## TEXTO EXTRAÍDO
****
Voy a decirle que ni se mueva al padre, pero me retengo a tiempo y le pido al
hijo que no toque nada. Y salgo del cuarto a buscar mis bártulos con la
fotografía que quiero hacer ya hecha en el pensamiento sin siquiera haber
montado la cámara sobre el trípode.
No veo,
la verdad, una diferencia entre fotografiar personas en vida o ya idos. Quiero
decir, la diferencia está en la realidad, pero no en la imagen. Ocurre igual
que con los relojes. Puede que haya uno que no funciona hace años. El
fotógrafo obra con él el milagro de devolverle a la cronología. La hora que
señala ya no será la antigua en la que se detuvo o la presente siempre
inverosímil, sino la real de la escena captada. Lo mismo ocurre al contrario.
Aquel reloj que trabaja corrientemente, la estampa lo detiene para siempre.
Vida y muerte se confunden en la fotografía. Los vivos quedan atrapados en
idéntico hieratismo al de quien perece; los muertos permanecen iguales a sí
mismos en el papel mucho más allá de lo que el tiempo está dispuesto a
respetarlos.
Y en
cuanto extraigo la placa de la cámara ya huelo la pólvora de la fama
contagiándome y encendiendo mi nombre. Quién habrá captado este estremecedor
instante, se preguntará aquel que en el futuro admire las obras del genio. Los
dos, fiambre y fotógrafo, de la mano, eternos. Como manillas de un reloj
estropeado, pero siempre en hora.
****
## DATOS ALMACENADOS
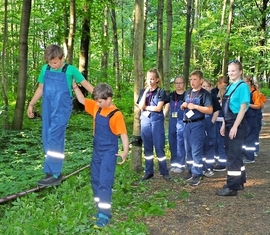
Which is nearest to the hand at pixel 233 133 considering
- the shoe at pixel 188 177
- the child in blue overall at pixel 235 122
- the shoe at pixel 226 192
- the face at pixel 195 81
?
the child in blue overall at pixel 235 122

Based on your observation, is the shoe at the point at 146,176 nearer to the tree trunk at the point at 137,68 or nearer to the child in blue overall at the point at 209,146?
the tree trunk at the point at 137,68

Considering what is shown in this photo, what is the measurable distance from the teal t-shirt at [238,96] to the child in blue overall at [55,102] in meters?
2.21

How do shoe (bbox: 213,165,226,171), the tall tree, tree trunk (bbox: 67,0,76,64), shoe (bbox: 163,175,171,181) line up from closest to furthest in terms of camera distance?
shoe (bbox: 163,175,171,181) < shoe (bbox: 213,165,226,171) < the tall tree < tree trunk (bbox: 67,0,76,64)

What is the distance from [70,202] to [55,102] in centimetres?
195

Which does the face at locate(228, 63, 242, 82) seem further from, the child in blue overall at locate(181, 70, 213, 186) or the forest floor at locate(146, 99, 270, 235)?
the forest floor at locate(146, 99, 270, 235)

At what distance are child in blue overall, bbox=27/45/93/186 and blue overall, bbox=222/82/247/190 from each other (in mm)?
2226

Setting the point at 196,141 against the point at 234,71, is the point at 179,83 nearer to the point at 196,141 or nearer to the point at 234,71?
the point at 196,141

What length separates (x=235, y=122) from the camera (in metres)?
5.40

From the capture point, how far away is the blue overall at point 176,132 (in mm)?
7086

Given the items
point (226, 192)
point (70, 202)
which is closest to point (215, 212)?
point (226, 192)

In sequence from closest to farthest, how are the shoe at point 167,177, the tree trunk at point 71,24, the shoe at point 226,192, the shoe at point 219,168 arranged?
the shoe at point 226,192, the shoe at point 167,177, the shoe at point 219,168, the tree trunk at point 71,24

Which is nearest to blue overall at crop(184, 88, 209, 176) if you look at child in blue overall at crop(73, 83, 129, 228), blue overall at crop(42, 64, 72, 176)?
child in blue overall at crop(73, 83, 129, 228)

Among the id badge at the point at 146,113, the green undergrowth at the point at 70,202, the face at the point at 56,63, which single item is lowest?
the green undergrowth at the point at 70,202

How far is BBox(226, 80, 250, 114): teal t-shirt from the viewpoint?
5410mm
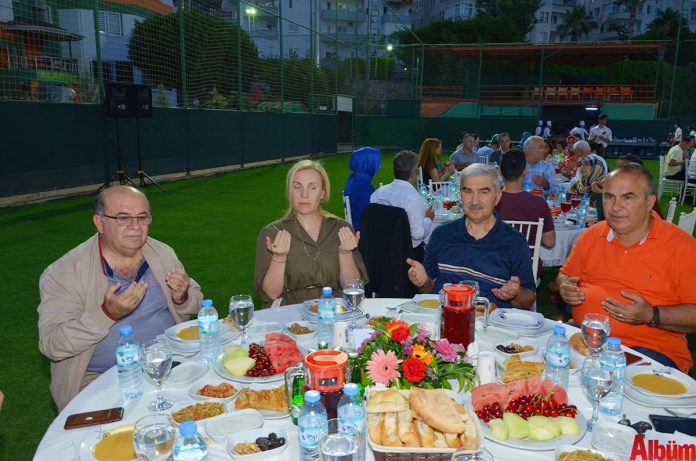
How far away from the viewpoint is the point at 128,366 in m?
2.20

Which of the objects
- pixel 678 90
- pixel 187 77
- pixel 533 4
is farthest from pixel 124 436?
pixel 533 4

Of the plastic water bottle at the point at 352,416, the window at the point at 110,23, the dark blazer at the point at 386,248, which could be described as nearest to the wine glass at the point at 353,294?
the plastic water bottle at the point at 352,416

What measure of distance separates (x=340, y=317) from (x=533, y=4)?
6325 cm

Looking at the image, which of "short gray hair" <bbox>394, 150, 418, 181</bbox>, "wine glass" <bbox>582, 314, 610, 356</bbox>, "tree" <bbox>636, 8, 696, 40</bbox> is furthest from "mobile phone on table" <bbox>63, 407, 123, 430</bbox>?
"tree" <bbox>636, 8, 696, 40</bbox>

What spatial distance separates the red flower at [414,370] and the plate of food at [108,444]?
956mm

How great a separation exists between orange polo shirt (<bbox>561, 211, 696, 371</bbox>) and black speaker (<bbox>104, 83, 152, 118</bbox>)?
1195 centimetres

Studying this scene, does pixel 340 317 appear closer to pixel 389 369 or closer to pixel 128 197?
pixel 389 369

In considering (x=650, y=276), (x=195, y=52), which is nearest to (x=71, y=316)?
(x=650, y=276)

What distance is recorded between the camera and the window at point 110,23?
1359cm

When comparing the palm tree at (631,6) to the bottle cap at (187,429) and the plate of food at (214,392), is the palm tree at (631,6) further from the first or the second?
the bottle cap at (187,429)

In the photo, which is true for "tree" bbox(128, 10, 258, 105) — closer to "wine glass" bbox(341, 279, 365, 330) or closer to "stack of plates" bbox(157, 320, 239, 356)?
"stack of plates" bbox(157, 320, 239, 356)

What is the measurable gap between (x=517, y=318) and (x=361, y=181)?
10.9 ft

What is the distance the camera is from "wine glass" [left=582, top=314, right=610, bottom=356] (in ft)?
7.60

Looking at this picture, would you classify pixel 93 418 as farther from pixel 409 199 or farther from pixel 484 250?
pixel 409 199
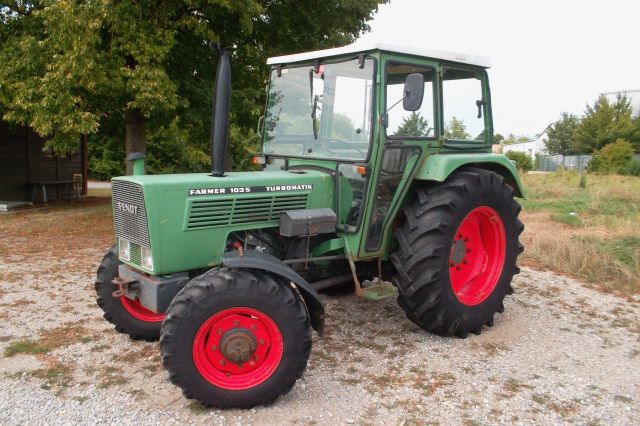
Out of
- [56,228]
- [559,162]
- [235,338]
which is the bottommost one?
[56,228]

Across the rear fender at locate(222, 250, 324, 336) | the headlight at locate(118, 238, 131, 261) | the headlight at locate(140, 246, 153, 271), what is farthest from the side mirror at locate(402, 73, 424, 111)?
the headlight at locate(118, 238, 131, 261)

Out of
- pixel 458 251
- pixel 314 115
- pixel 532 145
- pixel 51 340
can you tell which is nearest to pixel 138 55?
pixel 314 115

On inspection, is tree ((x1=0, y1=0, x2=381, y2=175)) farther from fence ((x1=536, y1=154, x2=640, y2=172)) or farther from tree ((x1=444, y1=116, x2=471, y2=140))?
fence ((x1=536, y1=154, x2=640, y2=172))

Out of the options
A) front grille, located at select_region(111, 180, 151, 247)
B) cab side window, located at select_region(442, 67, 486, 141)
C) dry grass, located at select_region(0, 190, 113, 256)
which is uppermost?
cab side window, located at select_region(442, 67, 486, 141)

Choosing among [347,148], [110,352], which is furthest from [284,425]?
[347,148]

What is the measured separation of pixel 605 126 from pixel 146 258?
4563 cm

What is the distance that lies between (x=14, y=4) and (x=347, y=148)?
9299mm

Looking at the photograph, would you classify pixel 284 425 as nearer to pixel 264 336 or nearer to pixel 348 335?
pixel 264 336

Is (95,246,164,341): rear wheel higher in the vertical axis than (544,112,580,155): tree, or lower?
lower

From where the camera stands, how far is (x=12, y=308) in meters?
5.36

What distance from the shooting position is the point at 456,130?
4.94 meters

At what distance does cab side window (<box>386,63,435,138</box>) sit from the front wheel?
64.1 inches

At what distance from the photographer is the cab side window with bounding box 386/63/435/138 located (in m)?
4.31

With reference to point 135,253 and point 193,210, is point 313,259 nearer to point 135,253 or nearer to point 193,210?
point 193,210
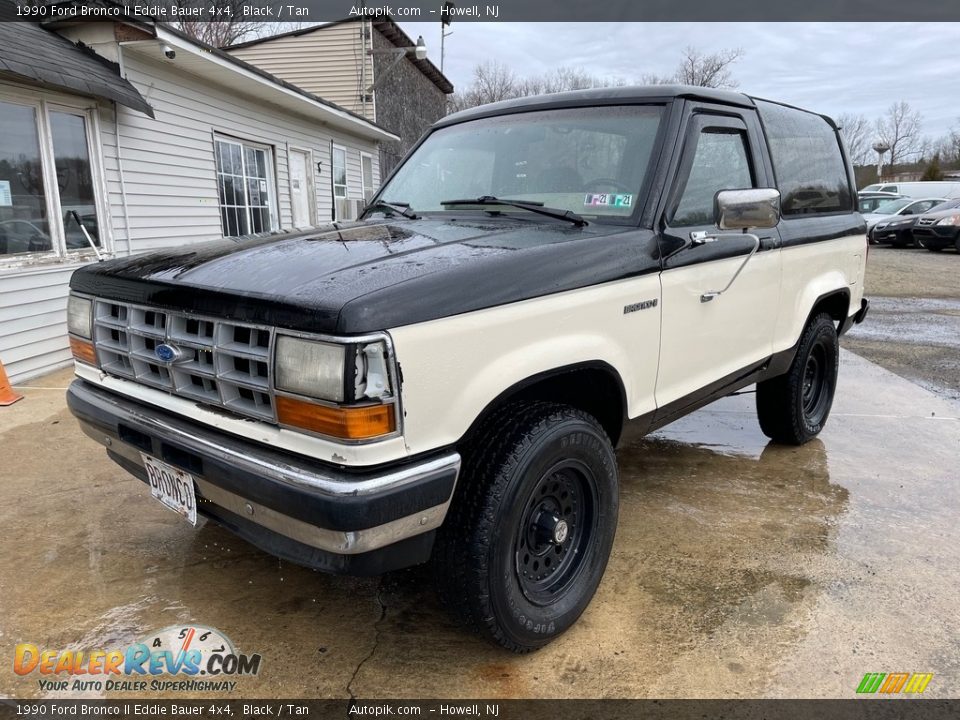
****
¿Puedes copiar tal cual el pasaje del texto sobre la fotografía que va desde "Vida y muerte" hasta "siempre en hora.", incluido este último?

Vida y muerte se confunden en la fotografía. Los vivos quedan atrapados en
idéntico hieratismo al de quien perece; los muertos permanecen iguales a sí
mismos en el papel mucho más allá de lo que el tiempo está dispuesto a
respetarlos.
Y en
cuanto extraigo la placa de la cámara ya huelo la pólvora de la fama
contagiándome y encendiendo mi nombre. Quién habrá captado este estremecedor
instante, se preguntará aquel que en el futuro admire las obras del genio. Los
dos, fiambre y fotógrafo, de la mano, eternos. Como manillas de un reloj
estropeado, pero siempre en hora.